Aim of the task:
Reproduce the following account of hunting Carmen Mountains whitetails word for word, in full.

++++ Given text

My first hunt for del Carmen was with Steve Jones in the Chinati Mountains west of Big Bend. In Texas the fantails share their country with free-range aoudad, so this was a marvelous combo hunt. Lots of aoudad, fewer deer. One afternoon we glassed up a nice eight-pointer. We had him in the spotting scope, waiting to see what he did before making a move. He was walking along a little rimrock far below us and I guess he stepped into a bedded aoudad ram that materialized into the field of view, one of the most amazing sights I’ve seen through a lens. The buck dropped off the rim and out of sight, so I slipped down and shot him.

I went into Coahuila with New Mexico outfitter Jess Rankin. Much different, better-watered country. We saw few deer, although we took a nice buck. Depends on where you are; Mexican friends tell me some ranches have high numbers. One thing the area did have: Plenty of black bears, killing horse foals on that ranch. Among Mexican hunters, it’s axiomatic that black bears and Carmen Mountains whitetails go together.

++++++++
++++ Data below

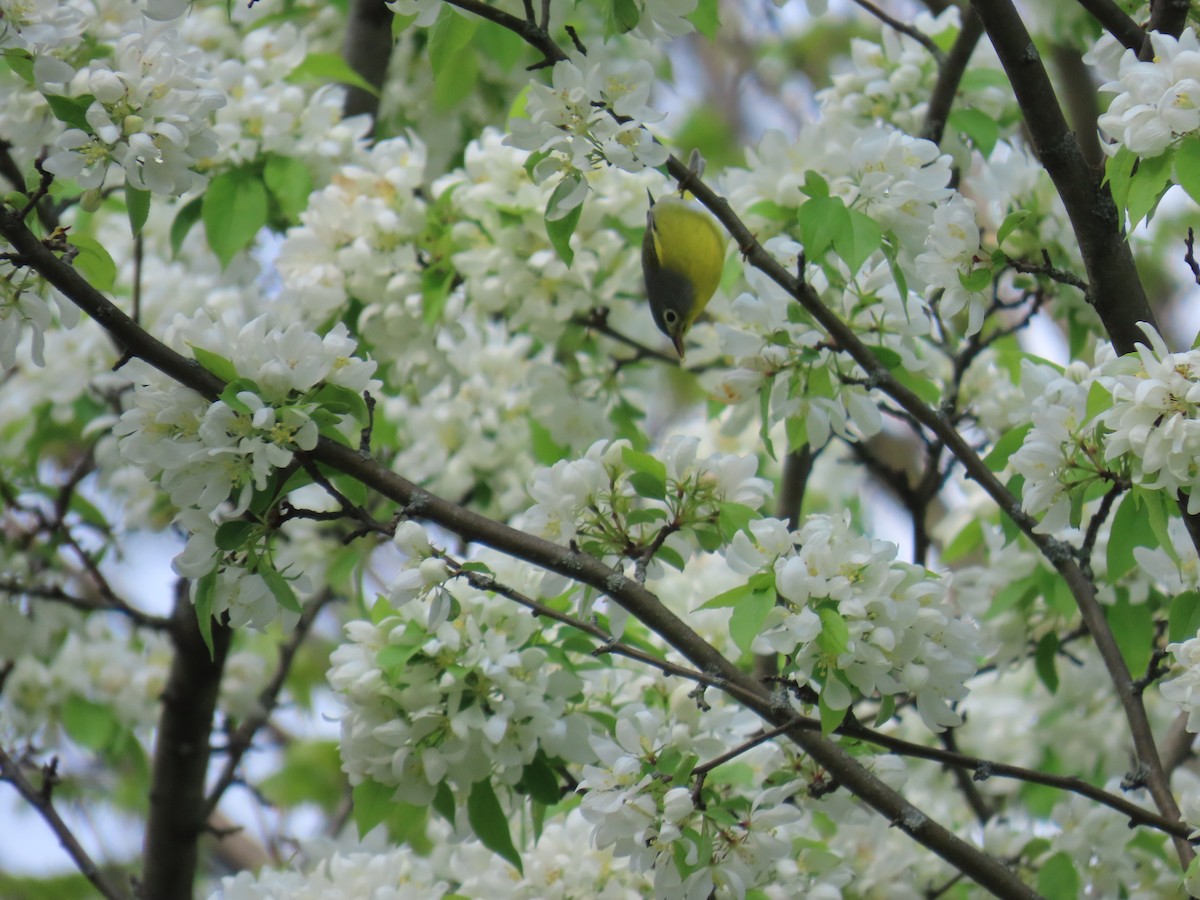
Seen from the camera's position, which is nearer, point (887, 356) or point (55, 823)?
point (887, 356)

++++++++

Exercise solution:
My first hunt for del Carmen was with Steve Jones in the Chinati Mountains west of Big Bend. In Texas the fantails share their country with free-range aoudad, so this was a marvelous combo hunt. Lots of aoudad, fewer deer. One afternoon we glassed up a nice eight-pointer. We had him in the spotting scope, waiting to see what he did before making a move. He was walking along a little rimrock far below us and I guess he stepped into a bedded aoudad ram that materialized into the field of view, one of the most amazing sights I’ve seen through a lens. The buck dropped off the rim and out of sight, so I slipped down and shot him.

I went into Coahuila with New Mexico outfitter Jess Rankin. Much different, better-watered country. We saw few deer, although we took a nice buck. Depends on where you are; Mexican friends tell me some ranches have high numbers. One thing the area did have: Plenty of black bears, killing horse foals on that ranch. Among Mexican hunters, it’s axiomatic that black bears and Carmen Mountains whitetails go together.